Requirement: Find the word "ecommerce" in the material below and gather every line that contains it.

Source data Block Start

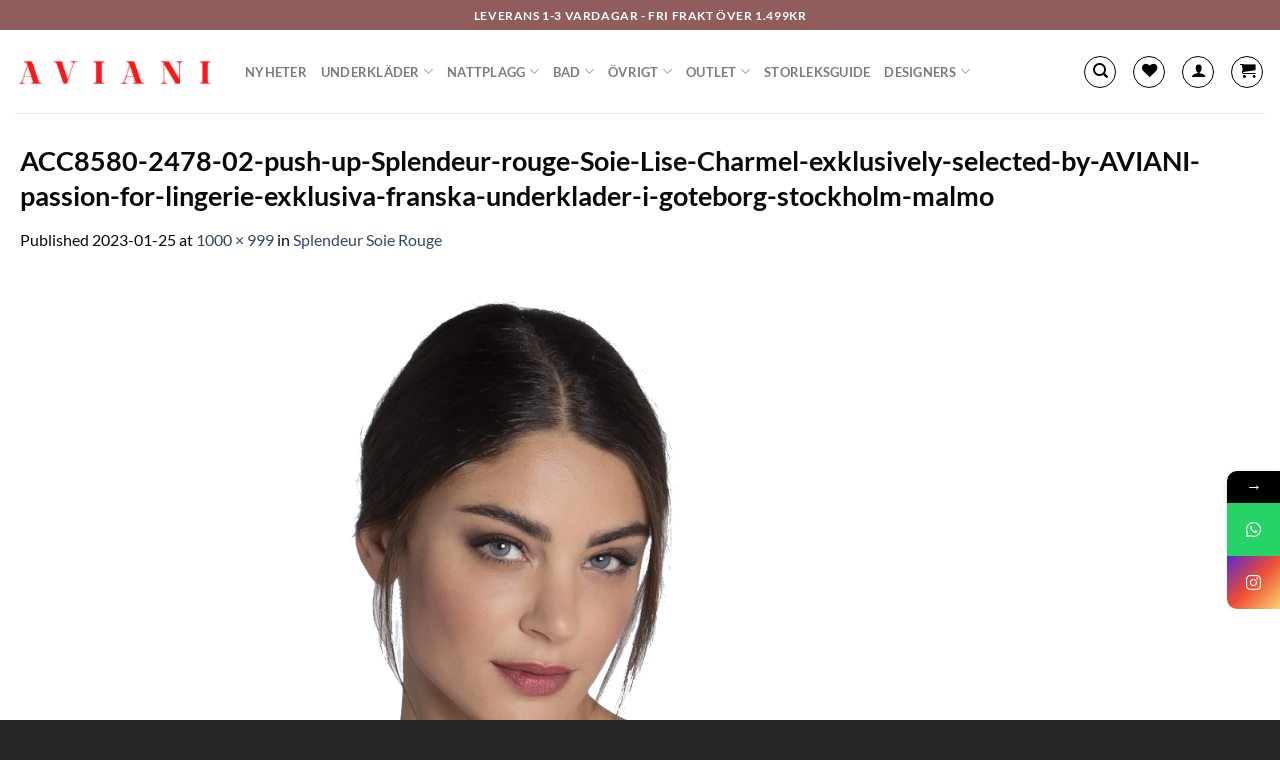

--- FILE ---
content_type: text/css
request_url: https://aviani.se/wp-content/plugins/woocommerce-gateway-swish-ecommerce/assets/css/swish-ecommerce-checkout-block.css?ver=939bb1180bde39812a89
body_size: 3080
content:
.swish-qr-modal{position:fixed;top:0;left:0;width:100%;height:100%;background-color:rgba(0,0,0,.5);display:flex;justify-content:center;align-items:center;z-index:999}.swish-qr-modal .swish-qr-modal-content{background:#fff;padding:30px;border-radius:5px;min-width:500px;min-height:350px}.swish-qr-modal .swish-qr-modal-content .swish-qr-modal-content-wrap{text-align:center;align-self:center;display:flex;flex-direction:column;justify-content:center;align-items:center}.swish-qr-modal .swish-qr-modal-content .swish-qr-modal-content-wrap .swish_logo.rotate{width:135px;height:135px;background-size:135px;background-image:url([data-uri])}.swish-qr-modal .swish-qr-modal-content .swish-qr-modal-content-wrap .rotate{-webkit-animation:spin 4s infinite linear;animation:spin 4s infinite linear}@-webkit-keyframes spin{100%{-webkit-transform:rotate(360deg)}}@-moz-keyframes spin{100%{-moz-transform:rotate(360deg)}}@keyframes spin{100%{-moz-transform:rotate(360deg);-o-transform:rotate(360deg);transform:rotate(360deg)}}.swish-qr-modal .swish-qr-modal-content .swish-qr-modal-content-wrap #startswish:hover{background:-webkit-gradient(linear, left top, left bottom, from(#35b7ee), color-stop(98.72%, #14aceb));background:linear-gradient(180deg, #35b7ee, #14aceb 98.72%)}.swish-qr-modal .swish-qr-modal-content .swish-qr-modal-content-wrap #startswish{background:-webkit-gradient(linear, left top, left bottom, from(#1dafec), color-stop(98.72%, #129bd4));background:linear-gradient(180deg, #1dafec, #129bd4 98.72%);border:none;border-radius:6px;color:#fff;cursor:pointer;display:inline-block;line-height:48px;height:48px;max-width:100%;padding:0 24px;text-align:center;-webkit-transition:background .2s ease;transition:background .2s ease}.swish-qr-modal .swish-qr-modal-content .swish-qr-modal-content-wrap .swish-button{display:none}.swish-qr-modal .swish-qr-modal-content .swish-qr-modal-content-wrap .button{margin:1em 0}.swish-qr-modal .swish-qr-modal-content .swish-qr-modal-content-wrap .instructions{font-size:20px;max-width:500px}.swish-qr-modal .swish-qr-modal-content .swish-qr-modal-content-wrap .redlight-swish-mcommerce-qr-code{display:contents}.swish-qr-modal .swish-qr-modal-content .swish-qr-modal-content-wrap .redlight-swish-mcommerce-qr-code svg{max-width:250px}@media(max-width: 720px){.swish-qr-modal .swish-qr-modal-content .swish-qr-modal-content-wrap .swish-button{display:block}.swish-qr-modal .swish-qr-modal-content .swish-qr-modal-content-wrap .redlight-swish-mcommerce-qr-code{max-width:150px}}.swish-qr-modal .redlight-swish-centered{margin-left:auto;margin-right:auto;text-align:center;margin-bottom:10px}

/*# sourceMappingURL=swish-ecommerce-checkout-block.css.map*/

Source data Block End

The completed task:
request_url: https://aviani.se/wp-content/plugins/woocommerce-gateway-swish-ecommerce/assets/css/swish-ecommerce-checkout-block.css?ver=939bb1180bde39812a89
/*# sourceMappingURL=swish-ecommerce-checkout-block.css.map*/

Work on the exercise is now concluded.